#### [ACTION ITEM]
Pick out every line of the entries below where "블러드문" occurs, and copy those lines.

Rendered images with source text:
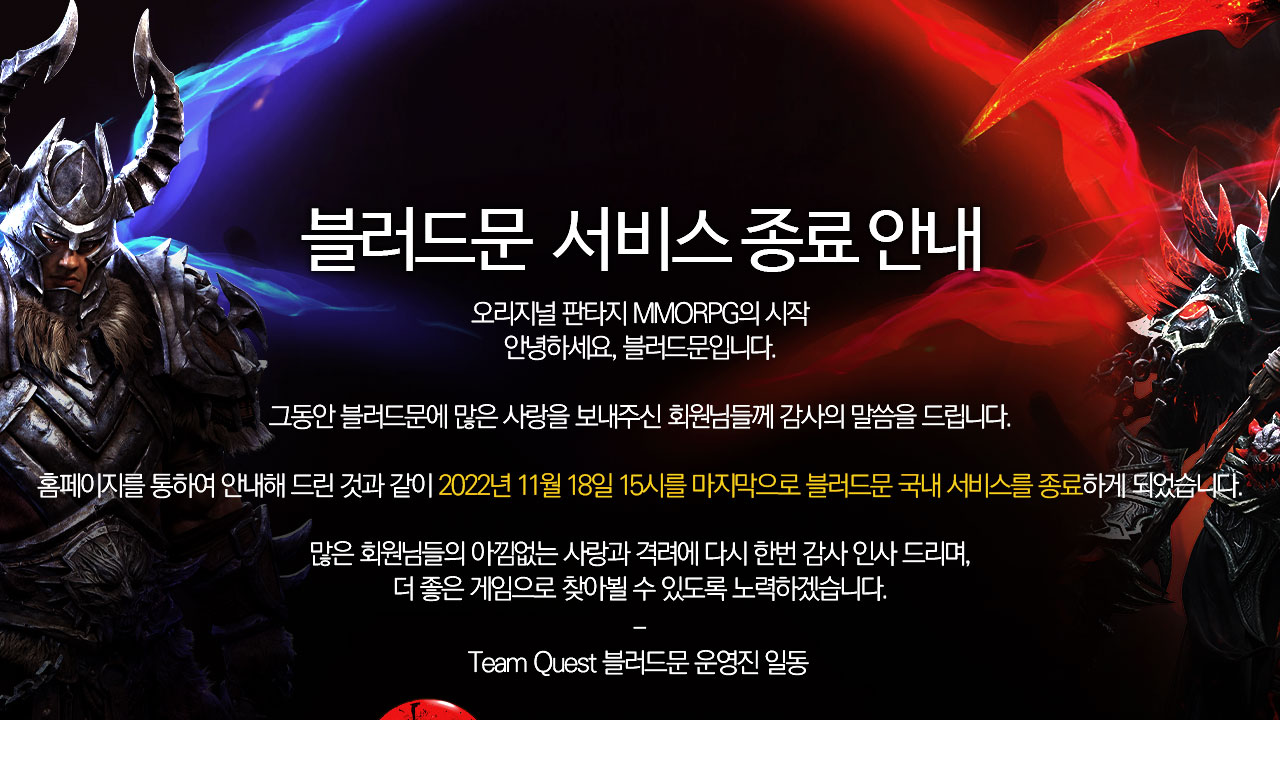

--- FILE ---
content_type: text/html; charset=UTF-8
request_url: http://bm.pupugame.com/service_end.html
body_size: 1869
content:
<!doctype html>
<html lang="ko">
<head>
<meta charset="utf-8">
	<title>블러드문 서비스 종료 안내</title>
	<META http-equiv="Pragma" content="no-cache"> 
	<META http-equiv="Cache-Control" content="No-Cache"> 
	<meta name="title"                  content="블러드문" />
	<meta name="author"                 content="Cyfun"/>
	<meta name="keywords"               content="블러드문,웹3D,MMORPG"/>
	<meta name="description"            content="블러드문" />
	<meta http-equiv="X-UA-Compatible" content="IE=edge, chrome=1" />
	<meta name="viewport" content="width=1500, initial-scale=1">
	
	<script src="https://imgcdn.topgame.kr/tqgame/www/js/jquery-1.8.2.min.js"></script>
	<link rel="shortcut icon"  href="https://imgcdn.topgame.kr/bm/bmico.ico"/>
	<META HTTP-EQUIV="refresh" CONTENT="5; URL=http://www.pupugame.com/">
</head>

<body style="background: url(https://imgcdn.topgame.kr/bm/end/bm_service_end.jpg);height:937px;width:100%;background-position:center top;">
 </body>

<style>
html, body {
	width: 100%;
	height: 100%;
	margin: 0px;
	background-color : #fff;
}
html,body,div,span,object,iframe,h1,h2,h3,h4,h5,h6,p,
blockquote,pre,abbr,address,cite,code,del,dfn,em,img,
ins,kbd,q,samp,small,strong,sub,sup,var,b,i,dl,dt,dd,ol,ul,li,
fieldset,form,label,legend,table,caption,tbody,tfoot,thead,tr,th,td,
article,aside,canvas,details,figcaption,figure,footer,header,hgroup,
menu,nav,section,summary,time,mark,audio,video{margin:0; padding:0; outline:0; border:0;}
ol, ul, li {list-style:none;}
table {border-collapse:collapse; border-spacing:0;}
caption, th, td {font-weight:normal;}
blockquote:before, blockquote:after, q:before, q:after {content: "";}
blockquote, q {quotes: "" "";}
a {text-decoration:none;color:#fff;}
img{margin:0px;padding:0px;border:0px;}
hr{margin:0px;}
</style>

#### [SOLUTION]
	<title>블러드문 서비스 종료 안내</title>
	<meta name="title"                  content="블러드문" />
	<meta name="keywords"               content="블러드문,웹3D,MMORPG"/>
	<meta name="description"            content="블러드문" />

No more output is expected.